Which lines below hold the word "site"? Report each one.

Data extracts:
::::

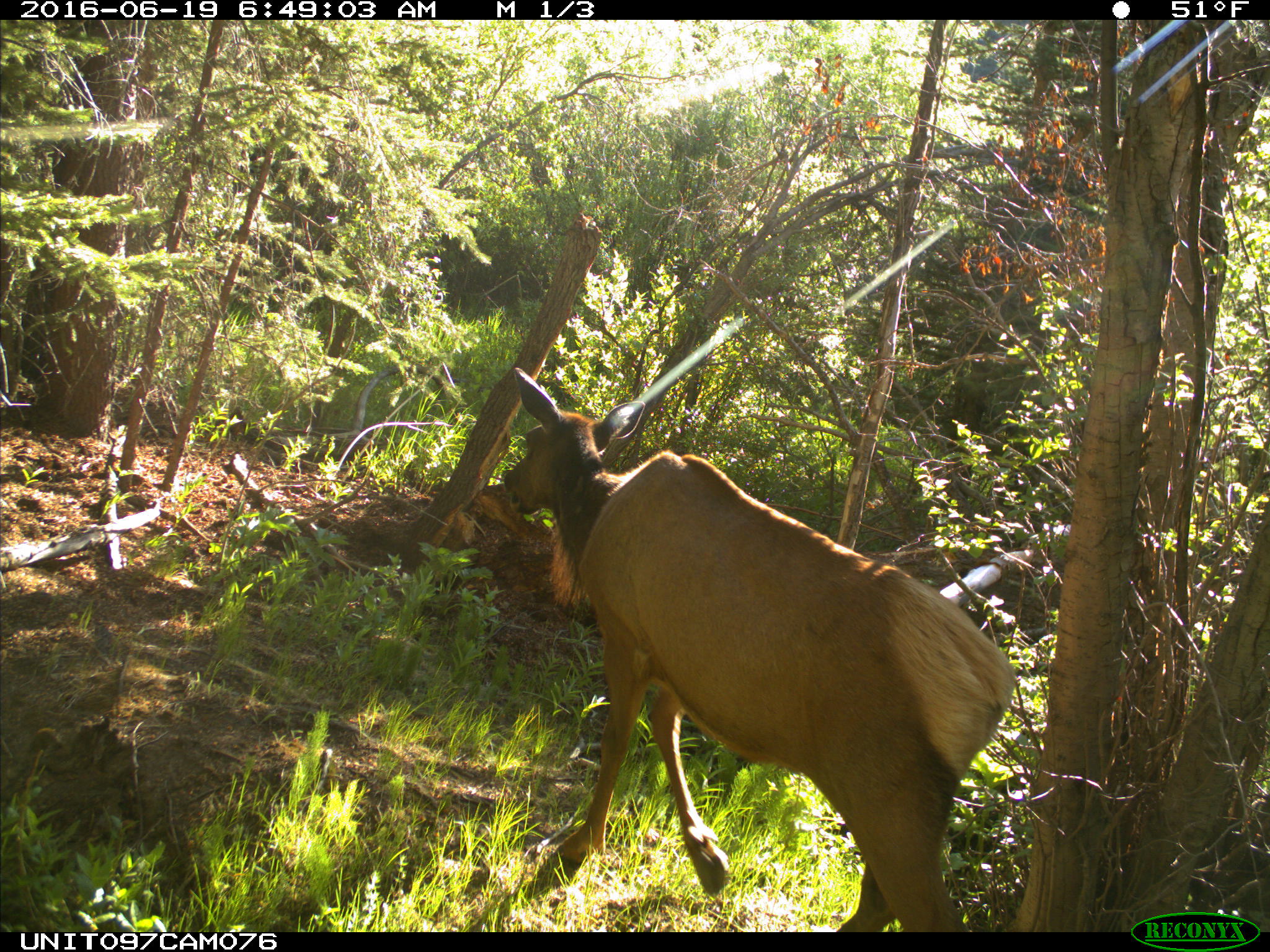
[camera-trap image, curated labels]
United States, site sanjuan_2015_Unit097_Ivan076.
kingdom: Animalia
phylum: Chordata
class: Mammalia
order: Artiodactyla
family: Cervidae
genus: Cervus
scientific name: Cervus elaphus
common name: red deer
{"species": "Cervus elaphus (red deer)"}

::::

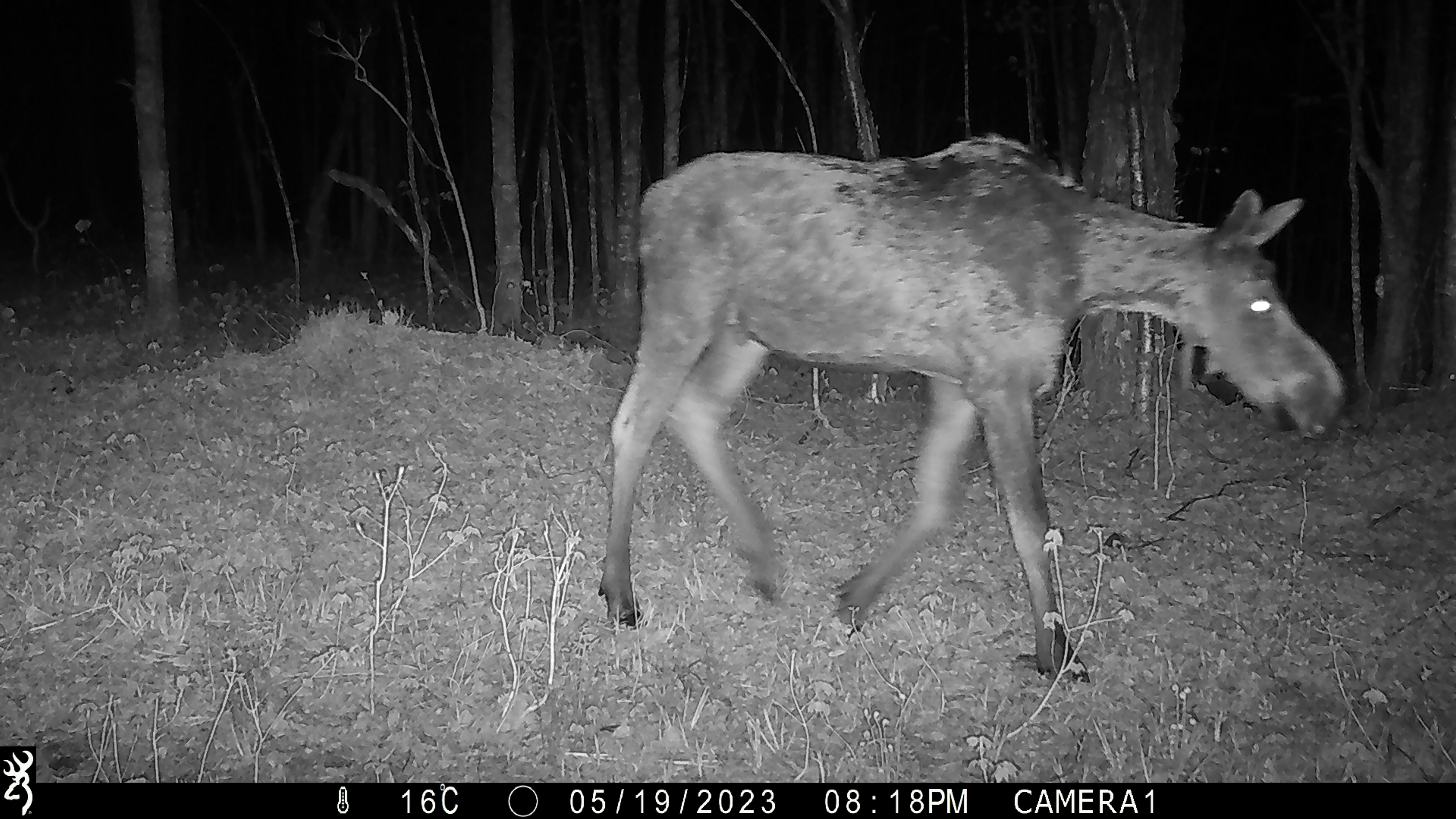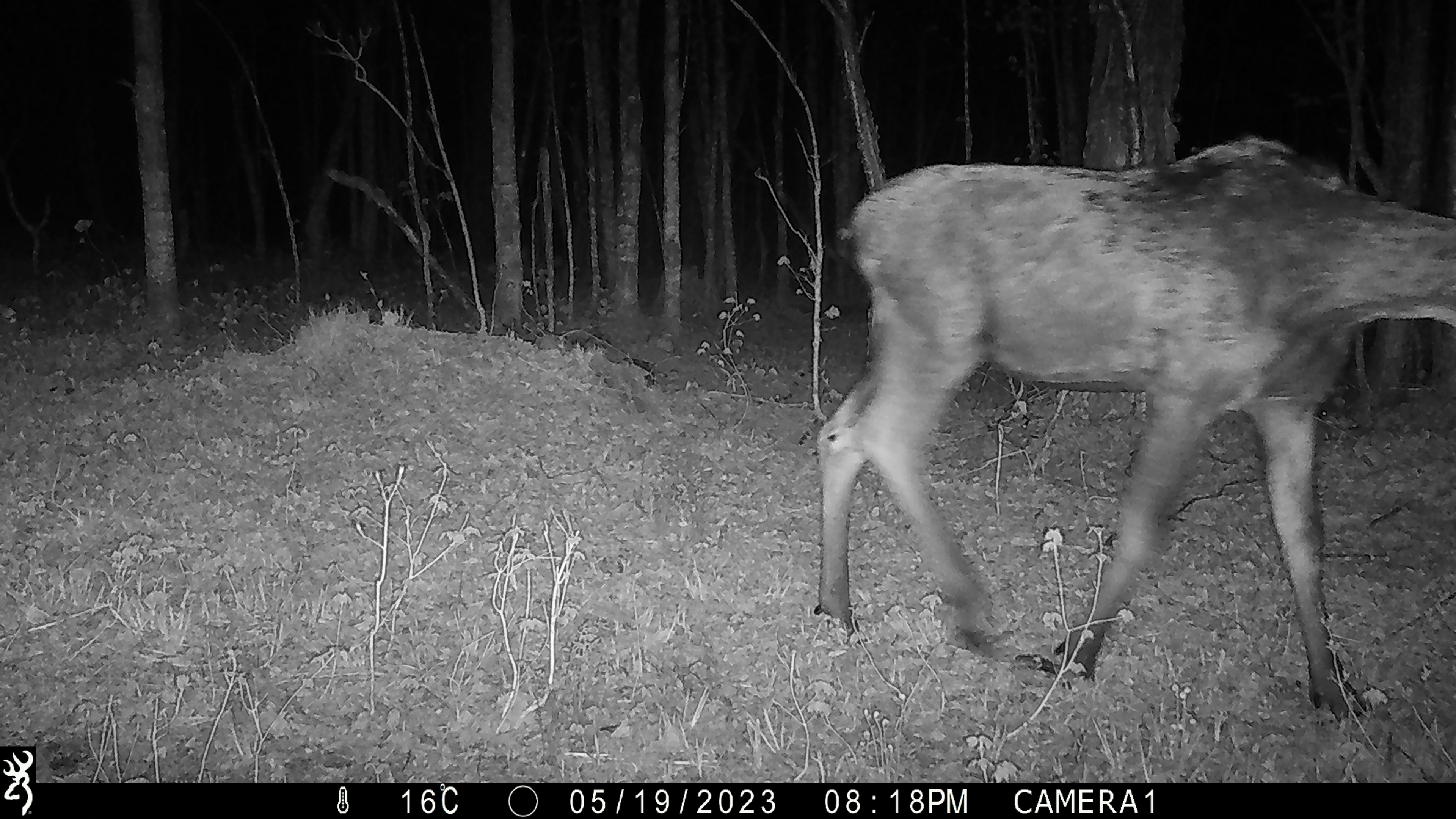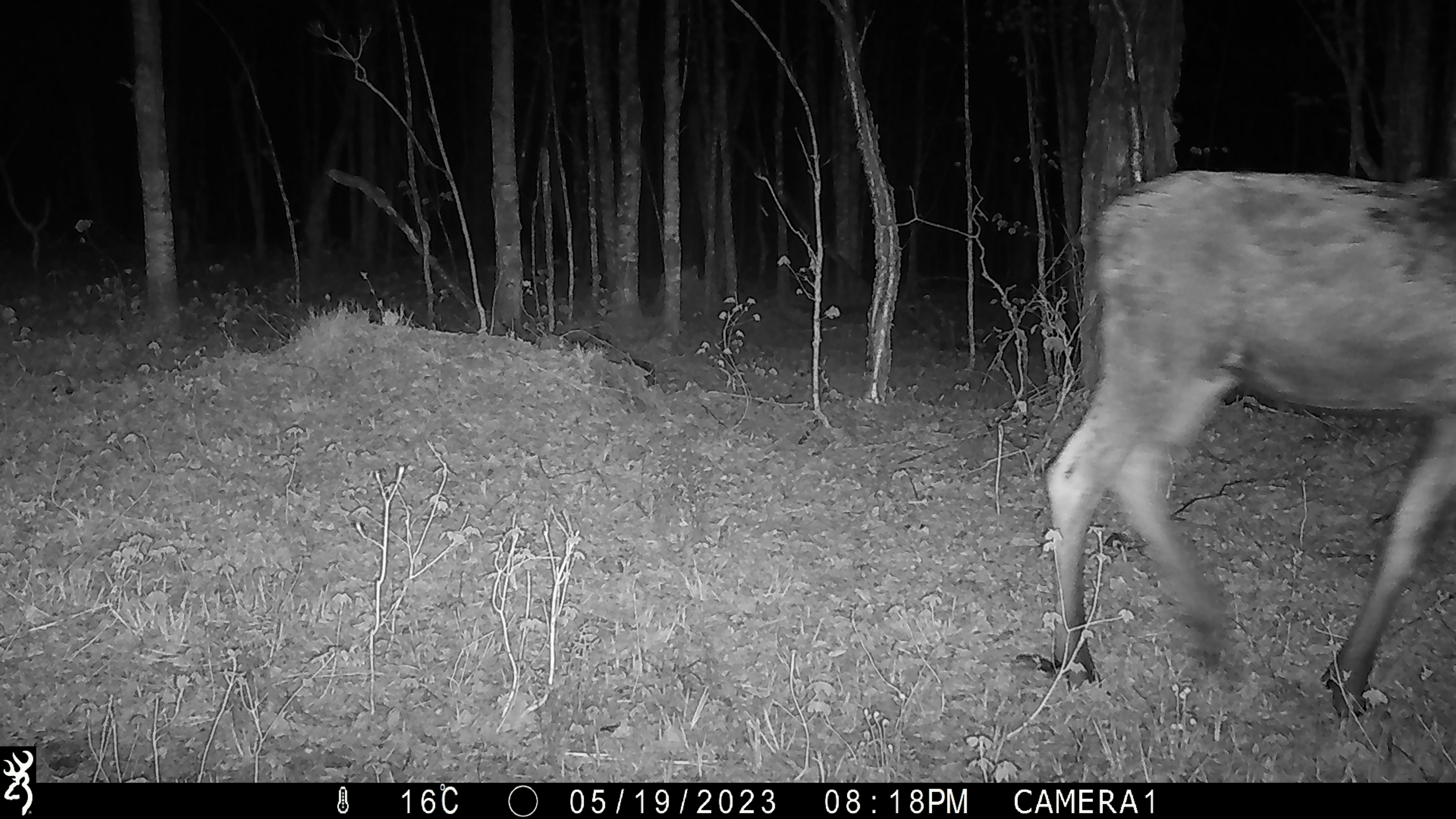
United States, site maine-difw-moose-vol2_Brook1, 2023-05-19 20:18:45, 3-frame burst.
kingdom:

::::

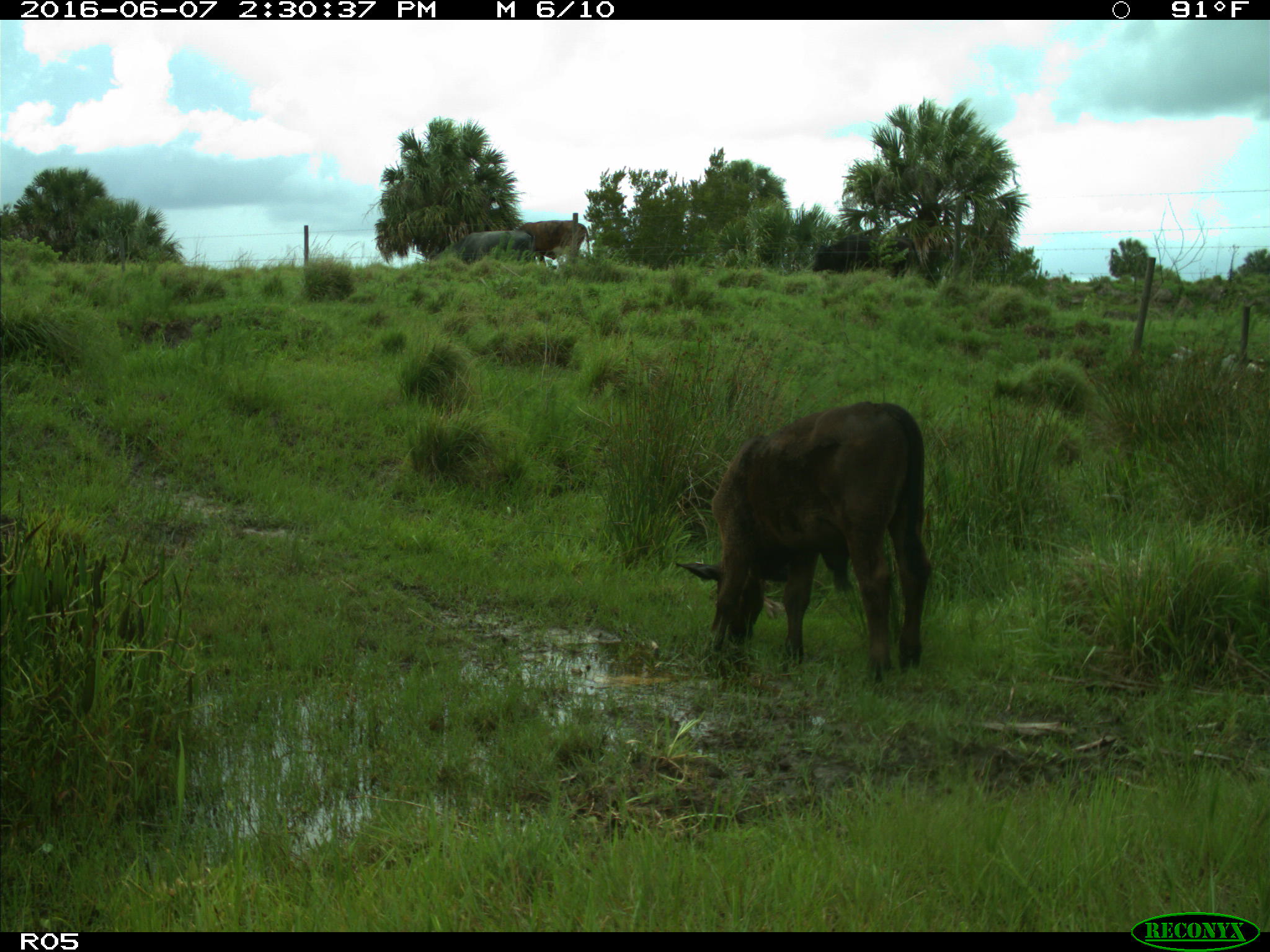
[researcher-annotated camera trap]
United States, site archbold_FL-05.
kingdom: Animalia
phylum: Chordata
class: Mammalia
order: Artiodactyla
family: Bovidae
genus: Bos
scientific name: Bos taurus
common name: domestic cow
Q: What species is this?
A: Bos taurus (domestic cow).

::::

Task response:
United States, site sanjuan_2015_Unit097_Ivan076.
United States, site maine-difw-moose-vol2_Brook1, 2023-05-19 20:18:45, 3-frame burst.
United States, site archbold_FL-05.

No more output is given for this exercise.